Consigne 1:
Répondez aux questions suivantes à l'aide de l'extrait ci-dessous :
(a) De quel mot grec vient « tyrrhénien » ?
(b) En quelle année les Grecs venus de Phocée ont-ils fondé Massalia ?
(c) Qui mena la flotte alliée contre les Massaliotes ?
Consigne 2: Traduisez en anglais cette phrase de l'extrait : « Pourtant, Marseille ne gagnera pas un match cette année-là. »
Consigne 3:
D'après l'extrait, les phrases suivantes sont-elles vraies ? Répondez par oui ou non et citez les mots qui le montrent.
(a) À cette époque, Rome est une république.
(b) La bataille décisive a lieu au large de la Sardaigne.
(c) Les Phéniciens sont établis à Carthage.

Extrait:
----

Fabrice Abriel et la bataille de la mer de Sardaigne.

Nous sommes aux alentours de l'an 540 avant J.-C. En mer tyrrhénienne. Le mot "tyrrhénien" provient du grec Turrénos, désignant les Étrusques, peuple mystérieux qui a aussi donné son nom à la Toscane (Tusci en latin). Bon, je vous vois venir, premiers bâillements, vous avez les paupières lourdes, le Prof va nous faire son cours, rapprochons-nous de la fenêtre et profitons-en pour graver "OM on t'enc..." à la pointe du compas sur le pupitre.

 



- Hep là, au fond ! Vous croyez que je vous ai pas vu ???!!! Vous feriez mieux d'écouter, parce que je suis sûr que la suite de la leçon du jour va vous intéresser fortement. Et s'il y en a un qui l'ouvre il me copiera 200 fois "j'aime Valbuena et j'adore Gignac" pour lundi.


Bon, on est donc à l'époque où Athènes attend encore Périclès, Rome est une monarchie aux mains d'un conquérant étrusque nommé Tarquin le Superbe, Carthage pousse doucement. Bref, rien de passionnant me direz-vous. Justement, vous vous trompez ! Le commerce c'est des accords (façon OMC), mais c'est aussi, au final, la guerre (14-18, si vous voyez ce que je veux dire). En 600 avant J.-C., les Grecs d'Asie Mineure, venus de la cité de Phocée, ont fondé une cité dans le midi de la France (oups, de la Gaule !), pas loin de l'embouchure du Rhône : Massalia (regain d'intérêt au fond de la classe !). Les Massaliotes (les Marseillais, si vous voulez) espèrent capter à eux le commerce méditerranéen des deux grands peuples marchands de la Tyrrhénienne, les Phéniciens (établis en Tunisie à Carthage) et les Étrusques, qui contrôlent le littoral italien de la Ligurie à la Campanie en passant par Rome, tout en médiatisant le commerce gaulois de la vallée du Rhône. Bref Marseille veut être première en Europe.


Pourtant, Marseille ne gagnera pas un match cette année-là. Car Étrusques et Phéniciens ne l'entendent pas ainsi. L'explication décisive a lieu au large de la Sardaigne, à en croire l'historien grec Hérodote. Pardon ? Non pas "il radote", Hé-ro-do-te ! (Comprennent rien au dernier rang !). Là, la flotte massaliote est envoyée par le fond. Leur capitaine Anigos ayant mal manœuvré, privé, il est vrai de Gignacos, son meilleur marin, et avec un Valbuenos qui préféra simuler une panne de sa trirème, en espérant que les Dieux le prennent en pitié et lui accordent la victoire. Poséidon jugea sans doute, au contraire, que se rouler par terre sur le pont d'un navire n'est guère digne d'un grand marin grec. En face, c'est le grand amiral des Étrusques Fabrth Abrielth qui mena la flotte alliée qui, grâce à une percée éperons en avant, au cœur du dispositif adverse, menée par Valth Esseyrith, détruisit les navires marseillais.

----

Données fournies:
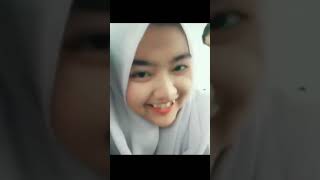 Download lagu Story WA cewe gingsul cantik bikin geregetan!! mp3 Download lagu Story WA cewe gingsul cantik bikin geregetan!! mp3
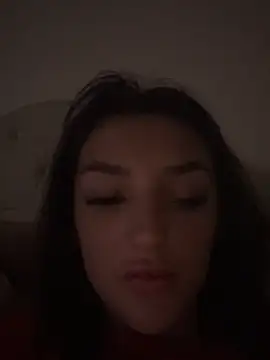 Snapshot of naughtybella05 chatting on September 8, 10:09 pm naughtybella05 online show from September 8, 10:09 pm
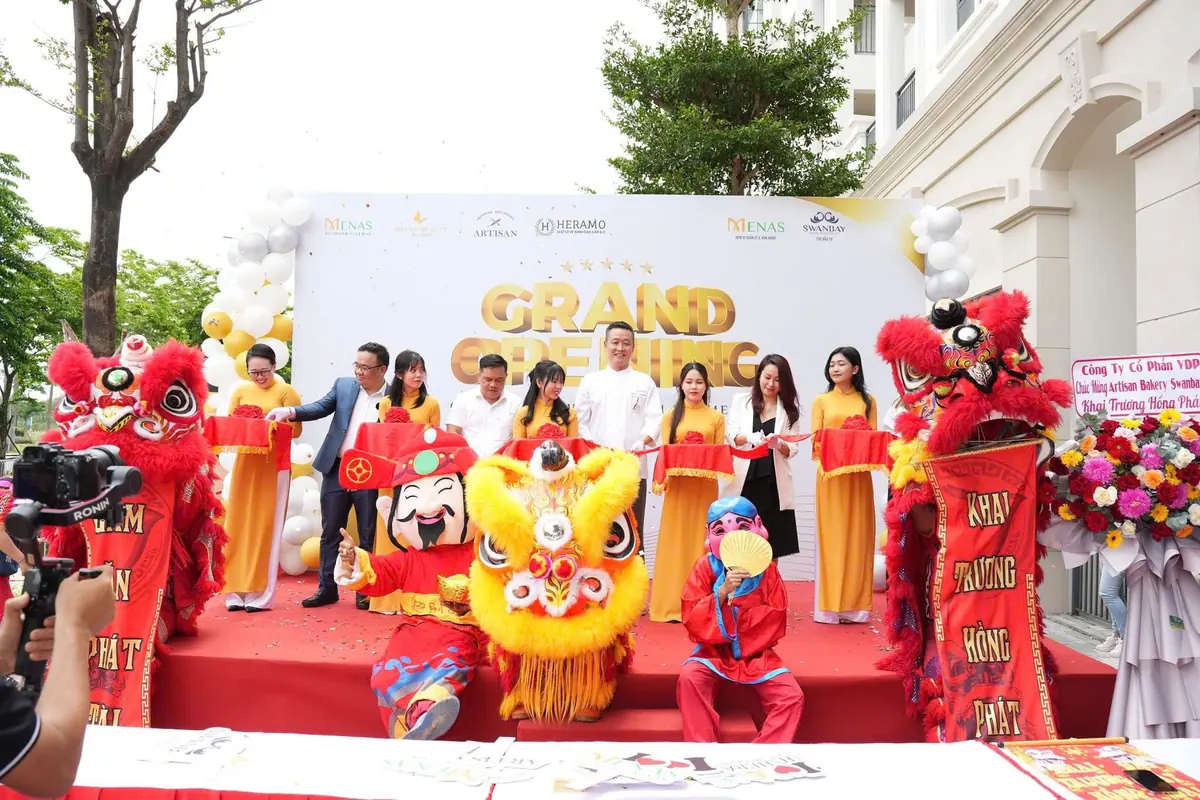 Nghi thức cắt băng trên sân khấu với múa lân và Thần Tài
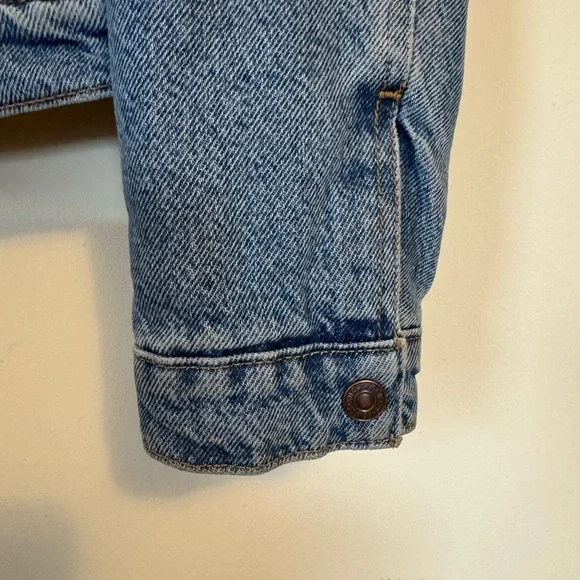Levi's Medium Wash Sherpa Lined Denim Jacket - Picture 6 of 7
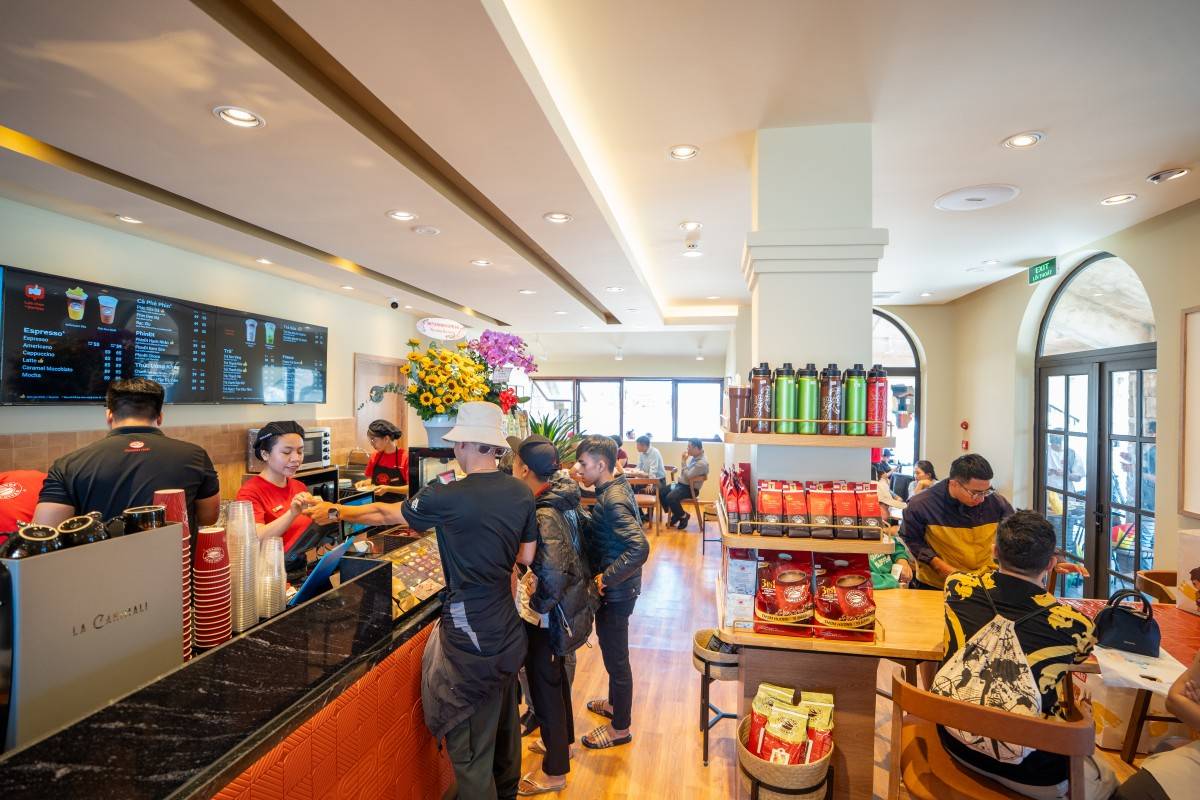 Cửa hàng Highlands Coffee trên đỉnh Bà Nà thu hút đông khách ngay những ngày đầu mở cửa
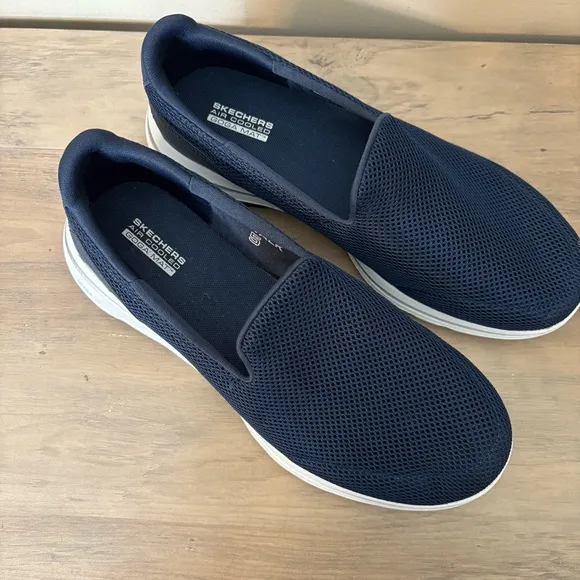 NWOT SKECHERS Performance Go Walk 5 15901 Navy Blue Slip On Size 9.5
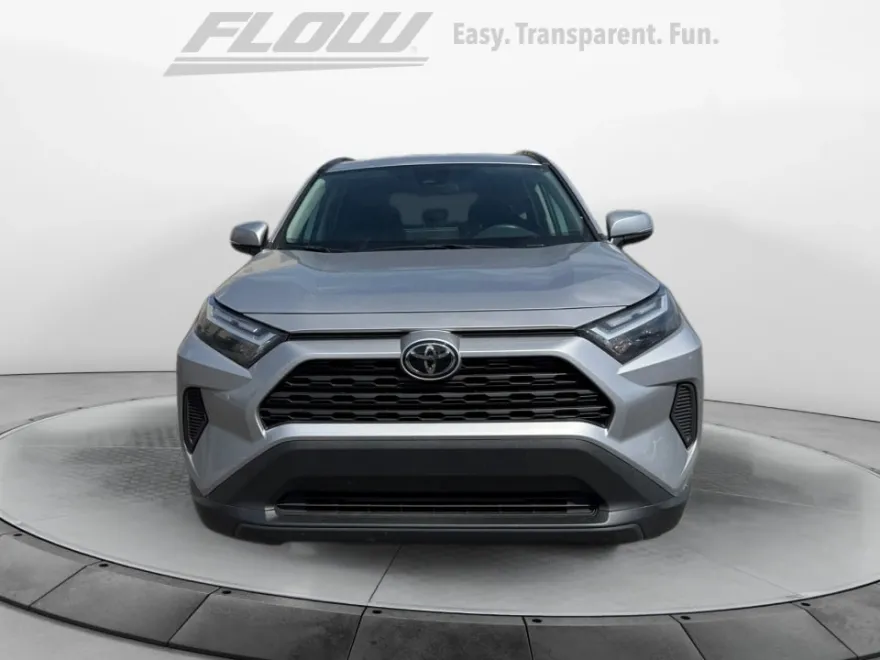 2024 Toyota RAV4 XLE photo 1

----

Réponse rédigée 1:
(a) Du mot grec Turrénos, qui désignait les Étrusques.
(b) En 600 avant J.-C.
(c) Le grand amiral des Étrusques Fabrth Abrielth.

Réponse rédigée 2: Yet Marseille would not win a single match that year.

Réponse rédigée 3:
(a) Non : « Rome est une monarchie aux mains d'un conquérant étrusque nommé Tarquin le Superbe ».
(b) Oui : « L'explication décisive a lieu au large de la Sardaigne ».
(c) Oui : « les Phéniciens (établis en Tunisie à Carthage) ».